3.2. Submucous Plexus
Acrylamide also induced a substantial change in the CART-, VACHT-, and nNOS-IR neuronal populations in the submucous plexuses in the stomach corpus (Figure 2). For CART, a highly significant increase in the number of CART-IR neurons was found in the LD group (from 4.32 ± 0.53% to 7.52 ± 0.36%) and HD group (to 7.76 ± 0.42%) (Figure 2D, Figure 3J–L). An increase in the VAChT-IR neurons was also recorded in both experimental groups: from 50.05 ± 1.83% to 58.81 ± 1.38% and to 69.39 ± 1.95%, respectively (Figure 2D, Figure 4J–L). While for nNOS, a statistically significant increase in the nNOS-IR neurons was shown only in the HD group (from 18.64 ± 1.96% to 26.87 ± 1.37%) (Figure 2D, Figure 5J,L). In the submucous plexuses of the cardia and pylorus region, no neurons immunoreactive to the investigated neuroactive substances were found.
3.3. Nerve Fibres
CART-, VAChT-, and nNOS-immunoreactive nervous fibres were detected in both the circular muscle layer (CML) and the submucosal/mucosal layer (S/ML) in all investigated gastric regions (Table 2). In the CML, a dense network of CART-IR nerve fibres was demonstrated in the cardia (++), corpus (+++) (Figure 6A) and pylorus (++). Fibres with slightly smaller density were found in the S/ML (+/++) (Figure 7A), although few varicose VACHT (+) and nNOS (+) fibres were detected in the control group or in the CLM (Figure 6D,G) and the S/ML (Figure 7D,G). The VACHT- and nNOS-immunoreactive fibre density was comparable in all investigated gastric regions (cardia, corpus, and pylorus). Acrylamide produced a substantial increase in the CART-, VAChT-, and nNOS-immunoreactive fibre density in both the CML (Figure 6B,C,E,F,H,I) and S/ML (Figure 7B,C,E,F,H,I).
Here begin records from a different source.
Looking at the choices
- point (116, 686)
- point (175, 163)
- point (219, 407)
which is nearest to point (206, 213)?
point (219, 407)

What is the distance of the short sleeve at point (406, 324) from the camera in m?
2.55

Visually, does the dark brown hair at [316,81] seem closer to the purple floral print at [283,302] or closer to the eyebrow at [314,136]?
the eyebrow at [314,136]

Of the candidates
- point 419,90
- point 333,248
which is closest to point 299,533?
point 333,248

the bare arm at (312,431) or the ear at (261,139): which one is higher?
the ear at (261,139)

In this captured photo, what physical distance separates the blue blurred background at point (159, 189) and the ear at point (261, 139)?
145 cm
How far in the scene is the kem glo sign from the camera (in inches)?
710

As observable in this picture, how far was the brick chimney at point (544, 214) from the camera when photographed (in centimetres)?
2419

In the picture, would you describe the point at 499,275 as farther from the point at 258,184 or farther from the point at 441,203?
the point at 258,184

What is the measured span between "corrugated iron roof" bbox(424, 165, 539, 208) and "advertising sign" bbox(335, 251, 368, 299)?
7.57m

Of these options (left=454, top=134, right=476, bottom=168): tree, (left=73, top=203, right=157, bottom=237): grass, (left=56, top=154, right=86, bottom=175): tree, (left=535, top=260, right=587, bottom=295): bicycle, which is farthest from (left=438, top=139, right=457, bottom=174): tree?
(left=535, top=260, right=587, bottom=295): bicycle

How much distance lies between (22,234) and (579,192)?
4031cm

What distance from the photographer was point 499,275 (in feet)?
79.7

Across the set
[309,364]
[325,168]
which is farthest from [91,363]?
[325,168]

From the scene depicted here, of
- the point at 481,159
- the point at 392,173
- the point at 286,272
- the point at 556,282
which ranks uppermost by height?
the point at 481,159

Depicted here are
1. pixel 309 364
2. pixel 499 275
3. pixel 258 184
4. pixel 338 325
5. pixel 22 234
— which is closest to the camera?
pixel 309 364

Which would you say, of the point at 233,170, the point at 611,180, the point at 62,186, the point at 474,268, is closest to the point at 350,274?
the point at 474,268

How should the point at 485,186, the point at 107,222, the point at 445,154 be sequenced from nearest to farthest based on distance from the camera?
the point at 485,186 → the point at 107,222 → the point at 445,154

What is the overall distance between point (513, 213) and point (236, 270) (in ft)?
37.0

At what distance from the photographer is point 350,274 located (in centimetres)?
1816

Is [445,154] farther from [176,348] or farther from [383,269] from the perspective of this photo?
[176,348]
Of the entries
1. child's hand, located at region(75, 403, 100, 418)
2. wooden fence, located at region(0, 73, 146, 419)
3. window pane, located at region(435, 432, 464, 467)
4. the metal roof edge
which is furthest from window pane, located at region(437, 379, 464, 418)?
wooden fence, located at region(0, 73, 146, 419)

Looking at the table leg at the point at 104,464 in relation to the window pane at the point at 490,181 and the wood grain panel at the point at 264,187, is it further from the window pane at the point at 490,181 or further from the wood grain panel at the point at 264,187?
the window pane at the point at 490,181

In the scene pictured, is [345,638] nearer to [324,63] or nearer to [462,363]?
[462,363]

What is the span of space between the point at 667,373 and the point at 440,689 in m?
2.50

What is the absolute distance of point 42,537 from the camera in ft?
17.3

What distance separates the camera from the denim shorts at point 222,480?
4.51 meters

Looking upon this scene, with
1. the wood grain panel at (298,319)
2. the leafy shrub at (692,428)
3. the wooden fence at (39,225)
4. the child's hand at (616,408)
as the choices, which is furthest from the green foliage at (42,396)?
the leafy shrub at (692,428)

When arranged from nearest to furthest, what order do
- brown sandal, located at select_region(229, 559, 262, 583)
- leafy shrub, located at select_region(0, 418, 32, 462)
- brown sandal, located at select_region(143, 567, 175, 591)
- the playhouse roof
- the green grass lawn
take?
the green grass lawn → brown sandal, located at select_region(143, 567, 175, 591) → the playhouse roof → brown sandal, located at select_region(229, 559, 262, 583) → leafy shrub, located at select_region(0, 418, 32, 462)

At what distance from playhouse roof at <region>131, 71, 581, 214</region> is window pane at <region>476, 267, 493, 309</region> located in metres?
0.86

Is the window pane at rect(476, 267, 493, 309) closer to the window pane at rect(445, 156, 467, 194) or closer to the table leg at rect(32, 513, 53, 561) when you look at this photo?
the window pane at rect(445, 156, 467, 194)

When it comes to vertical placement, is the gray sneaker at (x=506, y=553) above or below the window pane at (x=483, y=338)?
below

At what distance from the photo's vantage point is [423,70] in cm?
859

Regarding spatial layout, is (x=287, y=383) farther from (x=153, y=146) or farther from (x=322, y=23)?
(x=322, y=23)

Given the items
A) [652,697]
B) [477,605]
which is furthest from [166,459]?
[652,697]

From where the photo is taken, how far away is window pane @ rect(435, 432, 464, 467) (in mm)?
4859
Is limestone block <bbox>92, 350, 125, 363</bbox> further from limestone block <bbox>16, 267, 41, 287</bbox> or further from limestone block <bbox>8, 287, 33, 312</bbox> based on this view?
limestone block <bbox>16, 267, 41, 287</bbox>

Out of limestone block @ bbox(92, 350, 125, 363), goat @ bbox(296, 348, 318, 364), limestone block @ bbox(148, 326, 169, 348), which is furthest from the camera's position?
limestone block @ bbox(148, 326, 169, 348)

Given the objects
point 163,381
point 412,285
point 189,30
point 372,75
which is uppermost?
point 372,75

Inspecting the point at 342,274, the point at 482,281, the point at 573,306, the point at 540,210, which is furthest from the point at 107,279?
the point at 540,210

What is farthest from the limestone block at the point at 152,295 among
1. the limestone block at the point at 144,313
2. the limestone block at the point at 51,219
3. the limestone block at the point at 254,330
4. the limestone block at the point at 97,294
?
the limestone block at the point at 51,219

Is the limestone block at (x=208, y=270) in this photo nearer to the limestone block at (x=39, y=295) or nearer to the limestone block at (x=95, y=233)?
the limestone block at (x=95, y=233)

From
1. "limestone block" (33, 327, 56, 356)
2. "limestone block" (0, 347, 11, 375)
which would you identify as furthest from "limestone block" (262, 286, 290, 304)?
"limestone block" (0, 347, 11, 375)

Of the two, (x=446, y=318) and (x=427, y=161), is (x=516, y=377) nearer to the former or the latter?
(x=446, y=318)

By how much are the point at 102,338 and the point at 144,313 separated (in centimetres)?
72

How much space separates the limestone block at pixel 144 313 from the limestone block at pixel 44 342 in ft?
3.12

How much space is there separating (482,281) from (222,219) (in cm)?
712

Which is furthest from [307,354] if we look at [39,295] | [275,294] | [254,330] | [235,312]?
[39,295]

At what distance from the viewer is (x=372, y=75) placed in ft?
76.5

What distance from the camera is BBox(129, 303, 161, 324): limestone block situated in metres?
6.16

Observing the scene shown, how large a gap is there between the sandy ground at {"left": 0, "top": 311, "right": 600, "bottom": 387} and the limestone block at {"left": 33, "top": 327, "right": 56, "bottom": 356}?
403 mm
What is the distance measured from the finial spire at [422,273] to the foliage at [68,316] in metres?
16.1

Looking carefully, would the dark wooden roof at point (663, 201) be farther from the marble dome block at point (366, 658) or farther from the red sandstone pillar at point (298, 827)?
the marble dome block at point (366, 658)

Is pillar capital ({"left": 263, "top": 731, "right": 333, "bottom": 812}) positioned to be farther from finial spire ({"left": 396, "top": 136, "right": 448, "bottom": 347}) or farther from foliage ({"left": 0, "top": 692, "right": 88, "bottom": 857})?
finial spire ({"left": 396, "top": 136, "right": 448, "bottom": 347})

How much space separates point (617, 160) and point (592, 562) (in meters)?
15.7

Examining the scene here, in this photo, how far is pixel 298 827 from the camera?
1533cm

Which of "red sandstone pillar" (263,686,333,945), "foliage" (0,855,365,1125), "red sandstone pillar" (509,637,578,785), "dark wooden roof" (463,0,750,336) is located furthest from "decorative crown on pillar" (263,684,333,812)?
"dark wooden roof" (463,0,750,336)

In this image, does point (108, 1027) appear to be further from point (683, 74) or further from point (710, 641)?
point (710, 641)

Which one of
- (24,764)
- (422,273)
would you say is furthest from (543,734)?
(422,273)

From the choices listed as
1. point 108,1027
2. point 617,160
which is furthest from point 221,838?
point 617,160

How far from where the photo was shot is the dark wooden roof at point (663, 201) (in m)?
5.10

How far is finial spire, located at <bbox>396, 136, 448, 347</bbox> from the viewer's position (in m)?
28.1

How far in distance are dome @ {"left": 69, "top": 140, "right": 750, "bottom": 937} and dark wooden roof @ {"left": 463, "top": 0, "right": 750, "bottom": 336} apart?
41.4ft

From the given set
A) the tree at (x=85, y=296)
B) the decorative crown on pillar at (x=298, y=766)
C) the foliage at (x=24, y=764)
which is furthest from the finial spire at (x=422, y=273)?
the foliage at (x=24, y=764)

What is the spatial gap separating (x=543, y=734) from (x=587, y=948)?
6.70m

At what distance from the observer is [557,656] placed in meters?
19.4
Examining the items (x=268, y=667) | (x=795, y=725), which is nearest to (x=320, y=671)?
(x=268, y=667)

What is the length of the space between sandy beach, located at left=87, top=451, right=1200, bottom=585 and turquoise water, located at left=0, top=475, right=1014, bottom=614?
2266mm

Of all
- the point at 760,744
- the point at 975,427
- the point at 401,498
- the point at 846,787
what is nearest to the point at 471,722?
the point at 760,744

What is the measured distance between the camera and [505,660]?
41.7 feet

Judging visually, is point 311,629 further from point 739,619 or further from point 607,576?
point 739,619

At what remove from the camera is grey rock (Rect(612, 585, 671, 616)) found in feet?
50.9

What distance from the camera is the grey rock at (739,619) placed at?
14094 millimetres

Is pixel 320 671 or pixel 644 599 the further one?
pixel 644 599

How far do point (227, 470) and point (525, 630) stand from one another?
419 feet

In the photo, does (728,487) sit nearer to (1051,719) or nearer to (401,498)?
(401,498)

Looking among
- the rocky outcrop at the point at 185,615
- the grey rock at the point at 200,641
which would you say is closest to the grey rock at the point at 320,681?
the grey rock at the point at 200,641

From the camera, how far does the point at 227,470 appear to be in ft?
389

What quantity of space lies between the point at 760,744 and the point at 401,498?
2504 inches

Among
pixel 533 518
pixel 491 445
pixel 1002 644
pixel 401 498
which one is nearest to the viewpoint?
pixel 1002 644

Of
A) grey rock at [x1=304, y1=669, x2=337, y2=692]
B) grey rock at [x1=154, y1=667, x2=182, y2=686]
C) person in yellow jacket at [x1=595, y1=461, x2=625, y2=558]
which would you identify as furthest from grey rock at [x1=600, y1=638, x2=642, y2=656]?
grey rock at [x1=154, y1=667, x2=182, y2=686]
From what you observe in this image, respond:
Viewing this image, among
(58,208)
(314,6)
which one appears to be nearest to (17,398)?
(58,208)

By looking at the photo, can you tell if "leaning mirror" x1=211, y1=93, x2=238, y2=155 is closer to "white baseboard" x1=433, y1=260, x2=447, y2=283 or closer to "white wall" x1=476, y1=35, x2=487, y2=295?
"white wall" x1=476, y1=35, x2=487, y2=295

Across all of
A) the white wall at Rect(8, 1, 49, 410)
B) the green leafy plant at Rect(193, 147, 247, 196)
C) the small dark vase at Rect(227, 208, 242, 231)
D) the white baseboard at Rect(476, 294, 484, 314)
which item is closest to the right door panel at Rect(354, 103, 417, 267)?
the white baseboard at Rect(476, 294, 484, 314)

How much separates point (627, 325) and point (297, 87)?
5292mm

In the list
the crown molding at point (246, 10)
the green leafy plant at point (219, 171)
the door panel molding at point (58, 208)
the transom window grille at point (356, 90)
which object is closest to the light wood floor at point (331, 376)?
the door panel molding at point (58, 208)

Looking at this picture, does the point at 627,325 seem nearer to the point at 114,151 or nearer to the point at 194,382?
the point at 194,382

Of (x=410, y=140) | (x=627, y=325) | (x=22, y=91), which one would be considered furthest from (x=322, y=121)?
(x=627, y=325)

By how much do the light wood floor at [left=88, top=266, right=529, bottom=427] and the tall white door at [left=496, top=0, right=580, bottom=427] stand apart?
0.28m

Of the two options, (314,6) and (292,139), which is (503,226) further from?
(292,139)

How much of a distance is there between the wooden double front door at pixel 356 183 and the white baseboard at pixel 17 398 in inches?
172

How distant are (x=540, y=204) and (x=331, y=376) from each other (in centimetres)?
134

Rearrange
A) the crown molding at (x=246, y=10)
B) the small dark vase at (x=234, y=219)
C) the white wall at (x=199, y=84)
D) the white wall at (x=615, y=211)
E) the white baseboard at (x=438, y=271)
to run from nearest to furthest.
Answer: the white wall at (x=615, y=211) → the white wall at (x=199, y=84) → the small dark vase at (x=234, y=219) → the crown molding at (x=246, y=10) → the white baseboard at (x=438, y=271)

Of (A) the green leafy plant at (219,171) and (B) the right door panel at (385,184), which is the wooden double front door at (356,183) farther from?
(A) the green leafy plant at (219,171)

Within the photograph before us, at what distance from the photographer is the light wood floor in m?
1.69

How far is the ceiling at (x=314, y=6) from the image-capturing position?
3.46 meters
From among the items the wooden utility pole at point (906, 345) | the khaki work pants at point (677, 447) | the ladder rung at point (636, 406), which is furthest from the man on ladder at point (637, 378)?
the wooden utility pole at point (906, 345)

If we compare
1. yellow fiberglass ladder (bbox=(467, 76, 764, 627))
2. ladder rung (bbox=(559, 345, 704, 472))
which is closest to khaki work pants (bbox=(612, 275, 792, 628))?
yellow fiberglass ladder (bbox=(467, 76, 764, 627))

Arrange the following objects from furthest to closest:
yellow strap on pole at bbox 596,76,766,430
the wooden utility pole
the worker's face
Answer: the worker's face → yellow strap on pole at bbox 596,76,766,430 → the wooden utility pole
The greatest changes were demonstrated in the HDacrylamide group; however, even in the LD group, changes were also noticeable (Table 2).
Table 2
Density of nerve fibres immunoreactive to the cocaine- and amphetamine-regulated transcript (CART), the vesicular acetylcholine transporter (VAChT) and the neuronal isoform of nitric oxide synthase (nNOS) in the stomach wall.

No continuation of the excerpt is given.